Figurant parmi les six lycées sous la tutelle du ministère des Armées, le lycée militaire d’Autun, en Saône-et-Loire, est actif dans le programme Erasmus depuis 2018. Durant son année de 1ère, avec d’autres élèves, Orianne a passé deux semaines en Suède. L’occasion de découvrir de nouvelles matières et des formats de cours très différents. La jeune lycéenne nous raconte.
Je m’appelle Orianne, j’ai 17 ans et je suis en Terminale générale au Lycée militaire d’Autun. Je suis originaire du Var et mes deux parents sont militaires. J’ai intégré ce lycée en 2nde. Cela me permet d’étudier dans un endroit fixe, c’est rassurant car mes parents, par leur métier, bougent souvent. Ma sœur aînée y était entrée un an auparavant, je savais à quoi m’attendre.

Le cadre est assez strict, mais je le vis plutôt bien. On loge en internat. La journée commence par un lever à 6h30, puis un rassemblement militaire et des travaux d’intérêt généraux (TIG), rangement ainsi que ménage des chambres et des communs, avant d’aller en cours. Au quotidien, il y a aussi l’uniforme, la marche au pas et les cérémonies.

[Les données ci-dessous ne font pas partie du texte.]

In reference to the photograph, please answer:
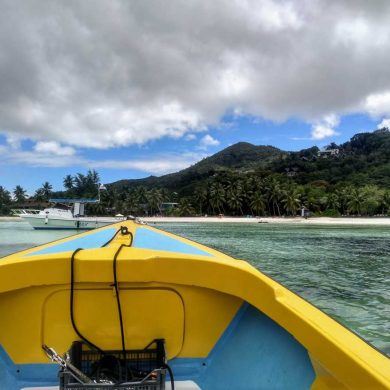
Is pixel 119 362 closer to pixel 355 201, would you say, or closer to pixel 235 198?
pixel 355 201

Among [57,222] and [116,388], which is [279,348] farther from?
[57,222]

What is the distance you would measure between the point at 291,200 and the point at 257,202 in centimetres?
776

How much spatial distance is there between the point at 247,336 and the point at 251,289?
2.26 ft

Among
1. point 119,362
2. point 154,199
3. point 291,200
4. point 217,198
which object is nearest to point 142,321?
point 119,362

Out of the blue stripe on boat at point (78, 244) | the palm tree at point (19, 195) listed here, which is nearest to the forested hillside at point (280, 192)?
the palm tree at point (19, 195)

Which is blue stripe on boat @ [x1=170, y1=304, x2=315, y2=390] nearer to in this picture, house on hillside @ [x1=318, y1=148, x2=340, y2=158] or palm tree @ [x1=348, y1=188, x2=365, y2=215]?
palm tree @ [x1=348, y1=188, x2=365, y2=215]

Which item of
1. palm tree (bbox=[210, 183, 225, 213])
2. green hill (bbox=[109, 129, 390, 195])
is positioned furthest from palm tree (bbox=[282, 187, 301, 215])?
green hill (bbox=[109, 129, 390, 195])

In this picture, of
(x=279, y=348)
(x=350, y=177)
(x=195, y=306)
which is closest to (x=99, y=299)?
(x=195, y=306)

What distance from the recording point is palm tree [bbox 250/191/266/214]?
88.5 meters

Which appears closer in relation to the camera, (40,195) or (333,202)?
(333,202)

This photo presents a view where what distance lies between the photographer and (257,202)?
290 feet

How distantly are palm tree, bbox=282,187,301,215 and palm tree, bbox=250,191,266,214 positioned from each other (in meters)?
4.72

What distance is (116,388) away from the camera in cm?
235

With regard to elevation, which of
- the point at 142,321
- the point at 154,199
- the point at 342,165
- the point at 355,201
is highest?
the point at 342,165
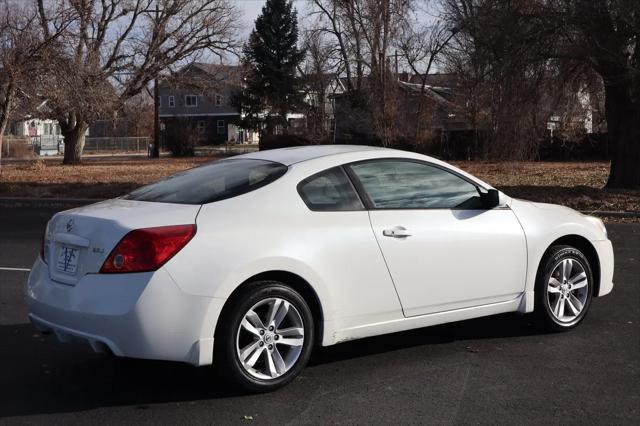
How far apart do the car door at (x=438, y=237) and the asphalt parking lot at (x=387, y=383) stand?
488mm

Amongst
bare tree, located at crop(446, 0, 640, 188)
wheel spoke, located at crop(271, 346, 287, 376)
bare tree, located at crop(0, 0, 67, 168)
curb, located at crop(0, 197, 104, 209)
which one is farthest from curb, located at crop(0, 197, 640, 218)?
wheel spoke, located at crop(271, 346, 287, 376)

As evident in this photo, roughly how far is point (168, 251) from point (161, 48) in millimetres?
36453

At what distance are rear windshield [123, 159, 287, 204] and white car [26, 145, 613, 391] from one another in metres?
0.02

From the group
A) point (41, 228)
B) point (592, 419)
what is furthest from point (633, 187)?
point (592, 419)

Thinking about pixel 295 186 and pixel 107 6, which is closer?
pixel 295 186

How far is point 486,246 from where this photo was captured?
18.4 ft

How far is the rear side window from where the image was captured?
5086 millimetres

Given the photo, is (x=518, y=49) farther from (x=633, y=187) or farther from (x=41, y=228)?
(x=41, y=228)

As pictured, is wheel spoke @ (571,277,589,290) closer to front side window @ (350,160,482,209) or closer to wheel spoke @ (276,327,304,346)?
front side window @ (350,160,482,209)

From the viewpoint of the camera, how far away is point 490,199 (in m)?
5.71

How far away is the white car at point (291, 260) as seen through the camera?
4.45m

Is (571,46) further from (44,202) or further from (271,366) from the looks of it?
(271,366)

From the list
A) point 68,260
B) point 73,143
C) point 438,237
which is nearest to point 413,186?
point 438,237

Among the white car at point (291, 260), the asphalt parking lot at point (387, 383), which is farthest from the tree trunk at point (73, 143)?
the white car at point (291, 260)
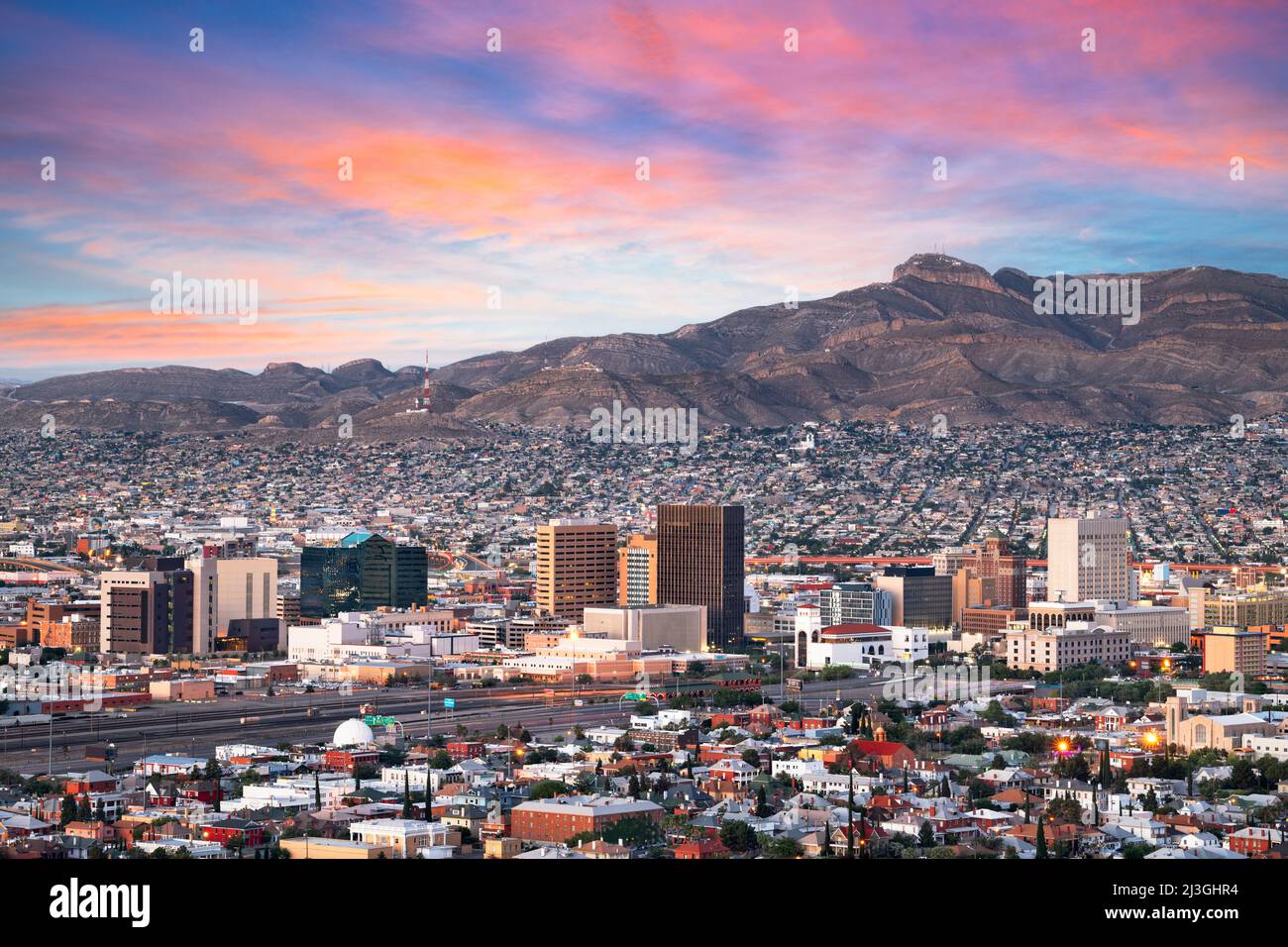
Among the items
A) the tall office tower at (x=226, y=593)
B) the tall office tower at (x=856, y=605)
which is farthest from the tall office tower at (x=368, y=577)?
the tall office tower at (x=856, y=605)

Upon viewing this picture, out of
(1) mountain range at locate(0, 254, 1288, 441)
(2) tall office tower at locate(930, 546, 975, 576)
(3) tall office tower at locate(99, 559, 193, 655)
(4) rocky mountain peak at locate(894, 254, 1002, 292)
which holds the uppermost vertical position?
(4) rocky mountain peak at locate(894, 254, 1002, 292)

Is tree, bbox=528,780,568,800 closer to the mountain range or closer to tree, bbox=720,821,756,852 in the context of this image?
tree, bbox=720,821,756,852

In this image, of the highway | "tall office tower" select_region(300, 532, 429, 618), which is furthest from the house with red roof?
"tall office tower" select_region(300, 532, 429, 618)

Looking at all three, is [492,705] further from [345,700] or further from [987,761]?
[987,761]

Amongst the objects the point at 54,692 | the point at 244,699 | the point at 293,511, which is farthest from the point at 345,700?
the point at 293,511

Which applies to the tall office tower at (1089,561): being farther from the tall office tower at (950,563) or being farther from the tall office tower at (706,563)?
the tall office tower at (706,563)

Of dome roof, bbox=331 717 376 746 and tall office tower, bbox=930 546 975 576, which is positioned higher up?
tall office tower, bbox=930 546 975 576
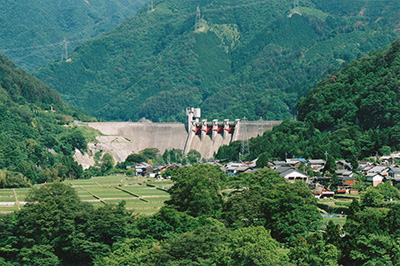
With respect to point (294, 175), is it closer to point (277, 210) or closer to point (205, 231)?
point (277, 210)

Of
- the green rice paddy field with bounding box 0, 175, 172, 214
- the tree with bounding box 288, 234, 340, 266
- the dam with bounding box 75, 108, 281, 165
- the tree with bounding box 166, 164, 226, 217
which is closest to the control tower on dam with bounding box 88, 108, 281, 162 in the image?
the dam with bounding box 75, 108, 281, 165

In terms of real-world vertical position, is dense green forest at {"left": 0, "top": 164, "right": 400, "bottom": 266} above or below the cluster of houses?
below

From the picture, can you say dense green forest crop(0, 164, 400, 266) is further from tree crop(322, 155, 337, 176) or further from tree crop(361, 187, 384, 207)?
tree crop(322, 155, 337, 176)

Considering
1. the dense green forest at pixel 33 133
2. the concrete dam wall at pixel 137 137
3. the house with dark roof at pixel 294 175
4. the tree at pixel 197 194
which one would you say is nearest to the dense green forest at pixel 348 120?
the house with dark roof at pixel 294 175

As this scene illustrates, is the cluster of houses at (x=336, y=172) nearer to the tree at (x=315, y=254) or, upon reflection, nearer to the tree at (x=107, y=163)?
the tree at (x=315, y=254)

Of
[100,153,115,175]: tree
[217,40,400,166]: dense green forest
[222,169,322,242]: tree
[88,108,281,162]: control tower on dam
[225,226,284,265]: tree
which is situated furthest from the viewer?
[88,108,281,162]: control tower on dam
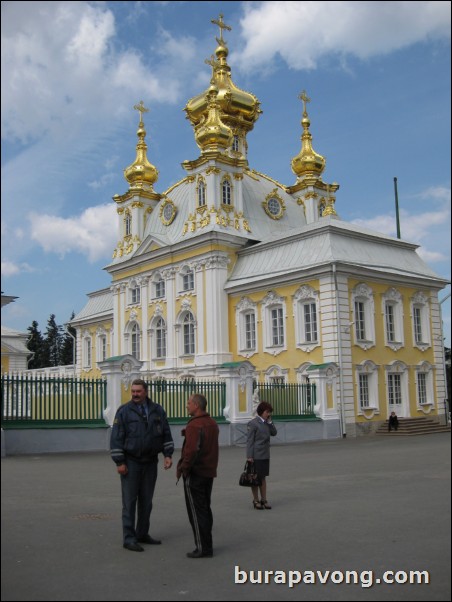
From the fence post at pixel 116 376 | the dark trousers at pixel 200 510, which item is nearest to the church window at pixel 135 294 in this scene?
the fence post at pixel 116 376

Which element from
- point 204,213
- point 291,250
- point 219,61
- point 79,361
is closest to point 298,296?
point 291,250

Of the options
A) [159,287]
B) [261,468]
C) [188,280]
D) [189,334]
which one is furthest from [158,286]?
[261,468]

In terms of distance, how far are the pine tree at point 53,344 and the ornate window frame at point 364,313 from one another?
113ft

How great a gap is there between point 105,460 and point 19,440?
2.55m

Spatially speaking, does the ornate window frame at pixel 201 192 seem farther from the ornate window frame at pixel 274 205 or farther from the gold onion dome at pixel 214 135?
the ornate window frame at pixel 274 205

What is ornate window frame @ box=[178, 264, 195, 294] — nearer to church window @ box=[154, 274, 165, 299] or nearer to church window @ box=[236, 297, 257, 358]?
church window @ box=[154, 274, 165, 299]

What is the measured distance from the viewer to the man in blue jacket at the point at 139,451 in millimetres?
7285

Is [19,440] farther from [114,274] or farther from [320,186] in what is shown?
[320,186]

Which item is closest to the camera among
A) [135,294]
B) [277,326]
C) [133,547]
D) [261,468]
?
[133,547]

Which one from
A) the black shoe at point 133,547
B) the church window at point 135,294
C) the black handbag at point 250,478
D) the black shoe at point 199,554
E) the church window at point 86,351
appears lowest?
the black shoe at point 199,554

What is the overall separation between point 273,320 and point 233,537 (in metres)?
23.5

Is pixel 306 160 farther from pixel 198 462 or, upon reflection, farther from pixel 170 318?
pixel 198 462

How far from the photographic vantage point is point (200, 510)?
704cm

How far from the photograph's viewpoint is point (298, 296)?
1156 inches
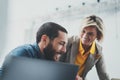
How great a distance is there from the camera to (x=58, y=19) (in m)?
1.67

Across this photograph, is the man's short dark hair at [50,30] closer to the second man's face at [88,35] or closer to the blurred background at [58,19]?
the blurred background at [58,19]

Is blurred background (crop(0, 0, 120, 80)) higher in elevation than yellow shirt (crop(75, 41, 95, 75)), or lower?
higher

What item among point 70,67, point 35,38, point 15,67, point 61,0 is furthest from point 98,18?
point 15,67

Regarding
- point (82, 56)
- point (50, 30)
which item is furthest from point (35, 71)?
point (50, 30)

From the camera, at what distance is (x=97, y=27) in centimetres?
150

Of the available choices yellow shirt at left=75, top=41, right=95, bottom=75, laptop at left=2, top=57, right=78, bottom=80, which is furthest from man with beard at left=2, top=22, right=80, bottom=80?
laptop at left=2, top=57, right=78, bottom=80

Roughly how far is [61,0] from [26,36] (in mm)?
421

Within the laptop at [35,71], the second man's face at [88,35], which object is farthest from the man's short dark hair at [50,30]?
the laptop at [35,71]

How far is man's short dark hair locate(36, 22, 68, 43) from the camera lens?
1.66 metres

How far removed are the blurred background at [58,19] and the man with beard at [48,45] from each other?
0.05m

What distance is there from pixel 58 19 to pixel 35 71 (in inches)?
33.3

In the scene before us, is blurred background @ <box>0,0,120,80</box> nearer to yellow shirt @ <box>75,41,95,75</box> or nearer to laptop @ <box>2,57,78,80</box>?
yellow shirt @ <box>75,41,95,75</box>

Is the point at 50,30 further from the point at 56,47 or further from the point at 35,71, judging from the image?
the point at 35,71

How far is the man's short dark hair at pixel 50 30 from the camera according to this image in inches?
65.2
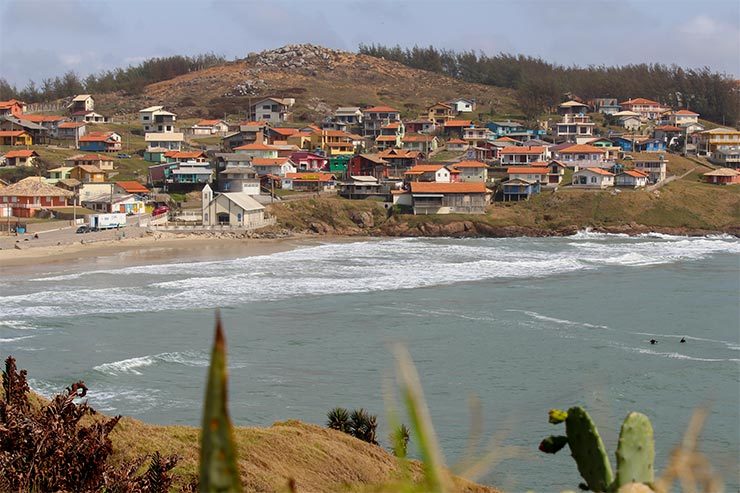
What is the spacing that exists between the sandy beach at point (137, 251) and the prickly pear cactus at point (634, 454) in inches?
1586

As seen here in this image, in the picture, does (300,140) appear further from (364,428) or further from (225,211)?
(364,428)

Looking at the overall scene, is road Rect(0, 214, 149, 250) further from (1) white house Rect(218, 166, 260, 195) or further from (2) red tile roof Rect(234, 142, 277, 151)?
(2) red tile roof Rect(234, 142, 277, 151)

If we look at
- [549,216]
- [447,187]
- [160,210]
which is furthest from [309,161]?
[549,216]

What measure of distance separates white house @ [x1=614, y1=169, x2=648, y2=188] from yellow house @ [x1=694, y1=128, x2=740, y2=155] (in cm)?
1828

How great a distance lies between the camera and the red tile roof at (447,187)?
6719 cm

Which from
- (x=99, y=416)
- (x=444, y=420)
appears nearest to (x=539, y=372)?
(x=444, y=420)

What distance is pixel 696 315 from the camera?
32.4 meters

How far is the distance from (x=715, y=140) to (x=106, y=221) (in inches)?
2305

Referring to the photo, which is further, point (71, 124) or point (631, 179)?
point (71, 124)

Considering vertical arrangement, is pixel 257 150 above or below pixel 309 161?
above

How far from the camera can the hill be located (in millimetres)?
110938

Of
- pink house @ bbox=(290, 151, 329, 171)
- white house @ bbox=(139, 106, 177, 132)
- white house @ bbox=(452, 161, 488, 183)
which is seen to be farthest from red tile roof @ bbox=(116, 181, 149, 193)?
white house @ bbox=(139, 106, 177, 132)

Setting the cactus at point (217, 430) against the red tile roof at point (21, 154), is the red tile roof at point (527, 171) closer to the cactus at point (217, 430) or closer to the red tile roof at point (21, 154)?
the red tile roof at point (21, 154)

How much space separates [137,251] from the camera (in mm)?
49688
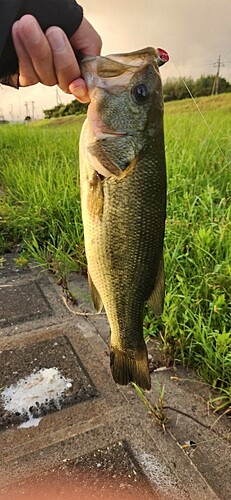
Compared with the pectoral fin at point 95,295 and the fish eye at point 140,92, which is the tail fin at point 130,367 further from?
the fish eye at point 140,92

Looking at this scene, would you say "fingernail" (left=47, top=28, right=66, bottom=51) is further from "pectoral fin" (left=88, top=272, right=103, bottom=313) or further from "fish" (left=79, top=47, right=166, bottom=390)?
"pectoral fin" (left=88, top=272, right=103, bottom=313)

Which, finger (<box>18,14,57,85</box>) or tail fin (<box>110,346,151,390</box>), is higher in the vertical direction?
finger (<box>18,14,57,85</box>)

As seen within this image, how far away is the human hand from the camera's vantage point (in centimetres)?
131

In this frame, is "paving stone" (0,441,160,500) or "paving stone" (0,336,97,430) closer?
"paving stone" (0,441,160,500)

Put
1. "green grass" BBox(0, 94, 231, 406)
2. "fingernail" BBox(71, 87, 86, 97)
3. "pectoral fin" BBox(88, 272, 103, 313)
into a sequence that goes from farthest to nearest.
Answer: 1. "green grass" BBox(0, 94, 231, 406)
2. "pectoral fin" BBox(88, 272, 103, 313)
3. "fingernail" BBox(71, 87, 86, 97)

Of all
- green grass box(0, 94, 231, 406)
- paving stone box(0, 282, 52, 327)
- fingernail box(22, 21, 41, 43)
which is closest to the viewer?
fingernail box(22, 21, 41, 43)

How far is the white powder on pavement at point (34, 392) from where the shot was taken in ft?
6.33

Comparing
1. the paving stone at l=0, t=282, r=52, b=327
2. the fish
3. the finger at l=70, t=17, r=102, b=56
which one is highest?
the finger at l=70, t=17, r=102, b=56

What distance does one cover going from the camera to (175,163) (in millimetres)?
4016

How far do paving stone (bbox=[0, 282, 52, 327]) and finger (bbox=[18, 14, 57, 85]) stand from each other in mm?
1488

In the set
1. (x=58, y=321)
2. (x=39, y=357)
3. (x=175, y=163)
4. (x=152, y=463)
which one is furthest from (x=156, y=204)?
(x=175, y=163)

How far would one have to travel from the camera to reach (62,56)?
4.43ft

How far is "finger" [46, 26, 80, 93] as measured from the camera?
1339 mm

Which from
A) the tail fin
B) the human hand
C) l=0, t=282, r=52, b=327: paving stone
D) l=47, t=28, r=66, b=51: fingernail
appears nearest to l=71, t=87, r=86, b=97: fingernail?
the human hand
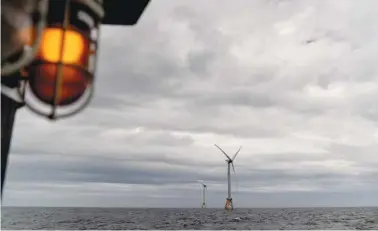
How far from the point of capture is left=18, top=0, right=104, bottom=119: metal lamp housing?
2832 millimetres

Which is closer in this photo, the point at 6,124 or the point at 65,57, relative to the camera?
the point at 65,57

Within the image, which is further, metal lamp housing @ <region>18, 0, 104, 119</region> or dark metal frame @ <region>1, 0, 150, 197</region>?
dark metal frame @ <region>1, 0, 150, 197</region>

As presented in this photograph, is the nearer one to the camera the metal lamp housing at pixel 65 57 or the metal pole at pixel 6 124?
the metal lamp housing at pixel 65 57

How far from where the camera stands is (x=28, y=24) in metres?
2.75

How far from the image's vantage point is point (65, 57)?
112 inches

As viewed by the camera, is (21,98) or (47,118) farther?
(21,98)

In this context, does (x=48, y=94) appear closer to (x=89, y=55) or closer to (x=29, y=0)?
(x=89, y=55)

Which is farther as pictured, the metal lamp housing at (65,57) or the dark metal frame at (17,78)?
the dark metal frame at (17,78)

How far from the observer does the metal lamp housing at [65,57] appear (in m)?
2.83

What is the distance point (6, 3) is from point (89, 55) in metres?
0.60

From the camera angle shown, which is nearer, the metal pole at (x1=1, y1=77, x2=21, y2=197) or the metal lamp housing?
the metal lamp housing

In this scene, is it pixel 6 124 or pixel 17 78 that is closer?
pixel 17 78

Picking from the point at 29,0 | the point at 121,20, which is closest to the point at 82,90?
the point at 29,0

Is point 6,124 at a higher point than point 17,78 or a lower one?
lower
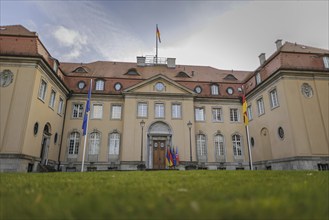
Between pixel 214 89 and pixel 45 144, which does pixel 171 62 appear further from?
pixel 45 144

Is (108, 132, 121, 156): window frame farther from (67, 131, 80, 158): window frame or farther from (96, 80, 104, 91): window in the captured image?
(96, 80, 104, 91): window

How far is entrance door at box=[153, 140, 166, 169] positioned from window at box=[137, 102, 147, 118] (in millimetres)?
3313

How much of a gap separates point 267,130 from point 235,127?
4.61m

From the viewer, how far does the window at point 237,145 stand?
25672mm

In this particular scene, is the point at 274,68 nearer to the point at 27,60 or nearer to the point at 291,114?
the point at 291,114

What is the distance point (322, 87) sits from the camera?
1973 centimetres

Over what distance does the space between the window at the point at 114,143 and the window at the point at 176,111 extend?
6916 mm

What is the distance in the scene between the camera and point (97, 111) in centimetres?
2503

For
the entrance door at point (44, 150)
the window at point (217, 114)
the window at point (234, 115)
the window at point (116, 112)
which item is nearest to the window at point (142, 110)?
the window at point (116, 112)

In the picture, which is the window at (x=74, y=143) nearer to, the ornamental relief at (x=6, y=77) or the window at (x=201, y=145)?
the ornamental relief at (x=6, y=77)

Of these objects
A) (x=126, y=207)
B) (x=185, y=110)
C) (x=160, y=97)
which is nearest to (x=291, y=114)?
(x=185, y=110)

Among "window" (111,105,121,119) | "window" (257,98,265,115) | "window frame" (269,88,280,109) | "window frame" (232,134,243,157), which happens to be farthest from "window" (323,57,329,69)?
"window" (111,105,121,119)

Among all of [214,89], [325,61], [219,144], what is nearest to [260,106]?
[214,89]

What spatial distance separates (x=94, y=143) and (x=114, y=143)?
7.38ft
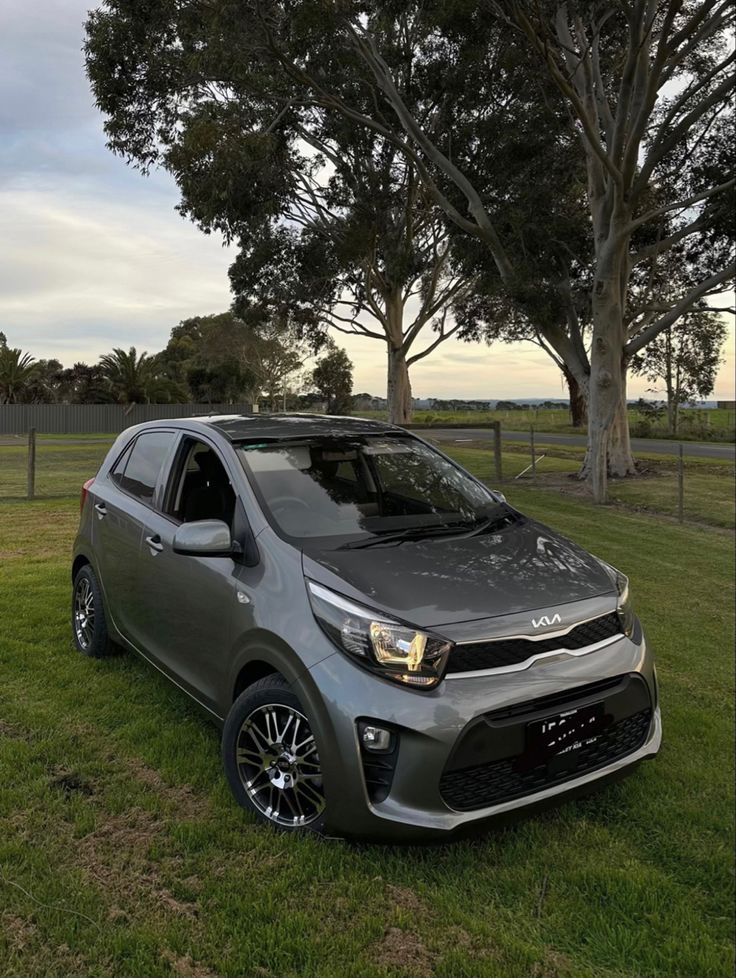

L’année dernière, en 1ère, avec un petit groupe d’élèves, j’ai eu la chance de participer à un séjour Erasmus+ à Eskilstuna, dans le sud-est de la Suède. Durant deux semaines, j’ai vécu la vie d’une Suédoise ! J’étais logée dans la famille de ma correspondante, avec qui j’avais échangé avant mon départ. Nous nous sommes très bien entendues et nous avons depuis gardé le contact.
Nous suivions les cours dans un lycée général, sans aspect militaire, dans le cursus de ma correspondante, qui avait choisi un programme tout en anglais.
Après les cours, nous faisions des sorties, dans des friperies ou au bowling, et nous mangions très souvent à l’extérieur, chez les uns ou les autres. J’ai découvert le « fika », sorte de goûter ou pause-café, qui se prend à toute heure et est une vraie tradition suédoise.
Tout d’abord, j’ai été surprise par les relations entre professeurs et élèves. En Suède, les élèves sont beaucoup plus à l’aise avec les enseignants : ils les appellent par leur prénom et les tutoient. Les profs sont très présents et jouent presque un rôle de superviseurs.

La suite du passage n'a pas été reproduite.